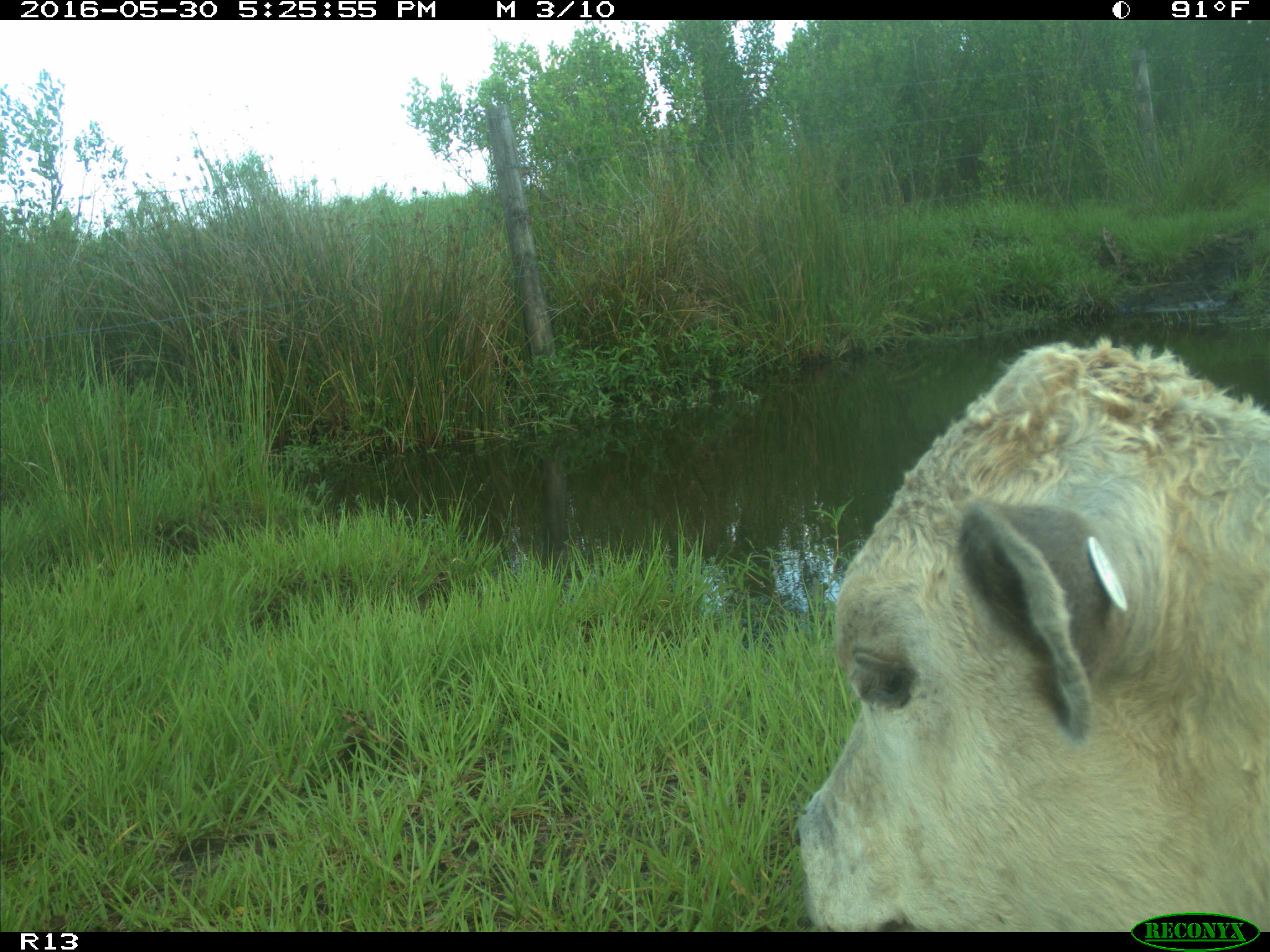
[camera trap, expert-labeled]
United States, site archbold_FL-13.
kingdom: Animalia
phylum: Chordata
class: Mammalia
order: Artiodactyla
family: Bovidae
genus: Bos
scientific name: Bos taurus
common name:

Work task: Exclude the images and copy every record above exactly.

Answer area:
[camera trap, expert-labeled]
United States, site archbold_FL-13.
kingdom: Animalia
phylum: Chordata
class: Mammalia
order: Artiodactyla
family: Bovidae
genus: Bos
scientific name: Bos taurus
common name:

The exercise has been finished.